**Given entries**:
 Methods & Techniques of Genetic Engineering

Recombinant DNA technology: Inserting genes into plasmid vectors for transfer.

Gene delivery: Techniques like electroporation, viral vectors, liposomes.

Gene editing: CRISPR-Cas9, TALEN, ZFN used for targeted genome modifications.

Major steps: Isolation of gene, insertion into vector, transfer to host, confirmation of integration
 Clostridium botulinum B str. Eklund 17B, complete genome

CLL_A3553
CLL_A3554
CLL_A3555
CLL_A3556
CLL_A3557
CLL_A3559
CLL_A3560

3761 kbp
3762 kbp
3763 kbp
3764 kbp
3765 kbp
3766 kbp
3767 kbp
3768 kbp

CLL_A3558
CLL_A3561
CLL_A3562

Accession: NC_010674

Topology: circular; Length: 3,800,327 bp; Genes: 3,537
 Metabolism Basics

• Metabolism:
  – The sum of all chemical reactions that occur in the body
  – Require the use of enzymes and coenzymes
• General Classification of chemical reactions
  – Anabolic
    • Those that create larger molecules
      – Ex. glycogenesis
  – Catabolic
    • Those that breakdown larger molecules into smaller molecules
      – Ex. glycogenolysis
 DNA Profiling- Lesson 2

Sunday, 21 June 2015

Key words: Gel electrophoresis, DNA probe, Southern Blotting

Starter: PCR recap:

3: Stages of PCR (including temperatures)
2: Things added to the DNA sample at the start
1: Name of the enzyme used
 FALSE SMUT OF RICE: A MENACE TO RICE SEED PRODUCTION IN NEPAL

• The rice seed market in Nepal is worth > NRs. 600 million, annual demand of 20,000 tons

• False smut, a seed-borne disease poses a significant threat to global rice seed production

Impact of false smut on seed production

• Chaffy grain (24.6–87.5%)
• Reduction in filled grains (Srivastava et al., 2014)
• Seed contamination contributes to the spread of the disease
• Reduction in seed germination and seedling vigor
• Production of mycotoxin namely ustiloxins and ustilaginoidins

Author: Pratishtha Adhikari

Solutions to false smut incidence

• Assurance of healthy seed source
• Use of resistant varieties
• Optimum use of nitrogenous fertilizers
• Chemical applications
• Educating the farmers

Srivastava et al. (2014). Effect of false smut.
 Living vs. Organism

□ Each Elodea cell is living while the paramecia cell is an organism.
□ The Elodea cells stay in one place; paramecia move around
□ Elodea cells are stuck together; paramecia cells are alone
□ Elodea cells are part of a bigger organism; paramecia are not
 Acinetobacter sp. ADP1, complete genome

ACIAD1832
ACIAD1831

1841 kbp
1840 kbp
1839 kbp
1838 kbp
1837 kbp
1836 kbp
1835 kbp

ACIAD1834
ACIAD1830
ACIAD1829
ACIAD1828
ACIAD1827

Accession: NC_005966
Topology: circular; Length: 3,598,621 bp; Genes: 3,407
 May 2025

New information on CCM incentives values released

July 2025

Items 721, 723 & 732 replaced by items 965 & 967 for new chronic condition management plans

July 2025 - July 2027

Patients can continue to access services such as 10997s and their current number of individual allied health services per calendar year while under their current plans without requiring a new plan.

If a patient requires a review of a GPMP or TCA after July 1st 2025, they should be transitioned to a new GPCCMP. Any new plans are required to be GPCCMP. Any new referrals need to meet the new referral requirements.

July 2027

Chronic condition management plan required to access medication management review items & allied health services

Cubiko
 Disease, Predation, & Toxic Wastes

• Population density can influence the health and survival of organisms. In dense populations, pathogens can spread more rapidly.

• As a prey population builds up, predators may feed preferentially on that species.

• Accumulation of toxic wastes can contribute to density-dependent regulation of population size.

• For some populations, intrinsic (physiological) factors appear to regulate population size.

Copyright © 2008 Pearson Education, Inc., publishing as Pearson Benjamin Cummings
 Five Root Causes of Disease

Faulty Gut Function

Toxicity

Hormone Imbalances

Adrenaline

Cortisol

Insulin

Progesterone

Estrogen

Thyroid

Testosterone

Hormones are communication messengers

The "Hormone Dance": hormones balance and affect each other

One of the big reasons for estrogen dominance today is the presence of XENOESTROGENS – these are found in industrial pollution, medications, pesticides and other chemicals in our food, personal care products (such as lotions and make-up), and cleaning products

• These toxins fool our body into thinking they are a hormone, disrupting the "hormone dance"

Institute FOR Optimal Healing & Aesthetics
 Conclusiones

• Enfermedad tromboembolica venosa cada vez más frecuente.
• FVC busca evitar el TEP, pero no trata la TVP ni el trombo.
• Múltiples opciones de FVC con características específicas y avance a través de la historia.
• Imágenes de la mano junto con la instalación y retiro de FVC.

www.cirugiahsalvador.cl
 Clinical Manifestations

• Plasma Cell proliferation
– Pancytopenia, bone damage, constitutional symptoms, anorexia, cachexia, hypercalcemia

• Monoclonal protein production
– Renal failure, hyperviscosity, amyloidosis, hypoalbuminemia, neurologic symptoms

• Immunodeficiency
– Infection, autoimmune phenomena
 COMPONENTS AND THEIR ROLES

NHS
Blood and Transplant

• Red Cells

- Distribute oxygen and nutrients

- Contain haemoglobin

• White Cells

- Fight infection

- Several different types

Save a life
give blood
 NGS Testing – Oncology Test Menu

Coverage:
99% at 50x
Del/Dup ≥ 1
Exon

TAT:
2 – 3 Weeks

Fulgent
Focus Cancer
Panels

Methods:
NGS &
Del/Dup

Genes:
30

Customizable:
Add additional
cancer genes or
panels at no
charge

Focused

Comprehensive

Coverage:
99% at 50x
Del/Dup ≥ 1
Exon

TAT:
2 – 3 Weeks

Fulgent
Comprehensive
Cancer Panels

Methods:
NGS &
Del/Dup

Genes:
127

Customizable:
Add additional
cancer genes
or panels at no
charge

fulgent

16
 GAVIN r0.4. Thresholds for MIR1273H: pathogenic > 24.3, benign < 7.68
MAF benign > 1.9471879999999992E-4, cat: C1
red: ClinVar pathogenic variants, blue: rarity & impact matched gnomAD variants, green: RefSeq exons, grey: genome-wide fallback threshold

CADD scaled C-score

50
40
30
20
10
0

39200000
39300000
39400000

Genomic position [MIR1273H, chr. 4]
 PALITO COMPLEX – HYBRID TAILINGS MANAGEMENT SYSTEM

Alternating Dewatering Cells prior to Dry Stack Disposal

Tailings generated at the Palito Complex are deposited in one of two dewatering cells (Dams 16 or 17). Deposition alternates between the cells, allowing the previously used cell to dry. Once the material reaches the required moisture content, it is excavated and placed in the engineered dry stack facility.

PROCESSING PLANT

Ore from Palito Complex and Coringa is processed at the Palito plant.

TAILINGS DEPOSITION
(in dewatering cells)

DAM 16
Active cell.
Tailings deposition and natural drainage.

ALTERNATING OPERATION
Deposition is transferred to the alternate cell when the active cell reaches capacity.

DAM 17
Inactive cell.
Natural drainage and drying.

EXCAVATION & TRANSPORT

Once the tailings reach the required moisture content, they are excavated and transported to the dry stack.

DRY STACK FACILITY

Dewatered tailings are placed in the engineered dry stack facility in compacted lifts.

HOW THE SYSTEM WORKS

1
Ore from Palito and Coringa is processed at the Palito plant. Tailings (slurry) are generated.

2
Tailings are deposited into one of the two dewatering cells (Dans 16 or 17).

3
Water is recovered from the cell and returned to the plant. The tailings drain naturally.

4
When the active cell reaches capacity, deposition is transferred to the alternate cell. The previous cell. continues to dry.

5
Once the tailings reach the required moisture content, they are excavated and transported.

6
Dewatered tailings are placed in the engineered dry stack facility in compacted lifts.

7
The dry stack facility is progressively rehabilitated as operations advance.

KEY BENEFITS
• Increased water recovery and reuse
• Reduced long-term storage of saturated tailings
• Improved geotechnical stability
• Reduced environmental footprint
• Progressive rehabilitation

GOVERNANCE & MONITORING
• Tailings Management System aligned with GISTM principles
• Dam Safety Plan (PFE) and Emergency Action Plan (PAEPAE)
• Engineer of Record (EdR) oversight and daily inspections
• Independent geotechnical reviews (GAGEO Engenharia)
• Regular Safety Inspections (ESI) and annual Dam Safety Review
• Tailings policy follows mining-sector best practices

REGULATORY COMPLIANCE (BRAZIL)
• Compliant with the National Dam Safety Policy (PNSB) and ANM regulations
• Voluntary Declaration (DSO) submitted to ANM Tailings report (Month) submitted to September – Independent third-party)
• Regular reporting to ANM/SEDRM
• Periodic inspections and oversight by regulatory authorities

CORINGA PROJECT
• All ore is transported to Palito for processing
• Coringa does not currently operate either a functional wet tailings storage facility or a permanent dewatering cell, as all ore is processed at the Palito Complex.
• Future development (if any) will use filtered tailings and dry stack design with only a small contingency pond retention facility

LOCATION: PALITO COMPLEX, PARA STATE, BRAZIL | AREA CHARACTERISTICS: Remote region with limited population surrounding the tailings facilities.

**About this exercise**: Copy out each line of the data above, exactly, if it lies between the line holding "ni el trombo." and the line holding "Alternating Dewatering Cells", inclusive; copy no other line.

**Output below**:
• FVC busca evitar el TEP, pero no trata la TVP ni el trombo.
• Múltiples opciones de FVC con características específicas y avance a través de la historia.
• Imágenes de la mano junto con la instalación y retiro de FVC.

www.cirugiahsalvador.cl
 Clinical Manifestations

• Plasma Cell proliferation
– Pancytopenia, bone damage, constitutional symptoms, anorexia, cachexia, hypercalcemia

• Monoclonal protein production
– Renal failure, hyperviscosity, amyloidosis, hypoalbuminemia, neurologic symptoms

• Immunodeficiency
– Infection, autoimmune phenomena
 COMPONENTS AND THEIR ROLES

NHS
Blood and Transplant

• Red Cells

- Distribute oxygen and nutrients

- Contain haemoglobin

• White Cells

- Fight infection

- Several different types

Save a life
give blood
 NGS Testing – Oncology Test Menu

Coverage:
99% at 50x
Del/Dup ≥ 1
Exon

TAT:
2 – 3 Weeks

Fulgent
Focus Cancer
Panels

Methods:
NGS &
Del/Dup

Genes:
30

Customizable:
Add additional
cancer genes or
panels at no
charge

Focused

Comprehensive

Coverage:
99% at 50x
Del/Dup ≥ 1
Exon

TAT:
2 – 3 Weeks

Fulgent
Comprehensive
Cancer Panels

Methods:
NGS &
Del/Dup

Genes:
127

Customizable:
Add additional
cancer genes
or panels at no
charge

fulgent

16
 GAVIN r0.4. Thresholds for MIR1273H: pathogenic > 24.3, benign < 7.68
MAF benign > 1.9471879999999992E-4, cat: C1
red: ClinVar pathogenic variants, blue: rarity & impact matched gnomAD variants, green: RefSeq exons, grey: genome-wide fallback threshold

CADD scaled C-score

50
40
30
20
10
0

39200000
39300000
39400000

Genomic position [MIR1273H, chr. 4]
 PALITO COMPLEX – HYBRID TAILINGS MANAGEMENT SYSTEM

Alternating Dewatering Cells prior to Dry Stack Disposal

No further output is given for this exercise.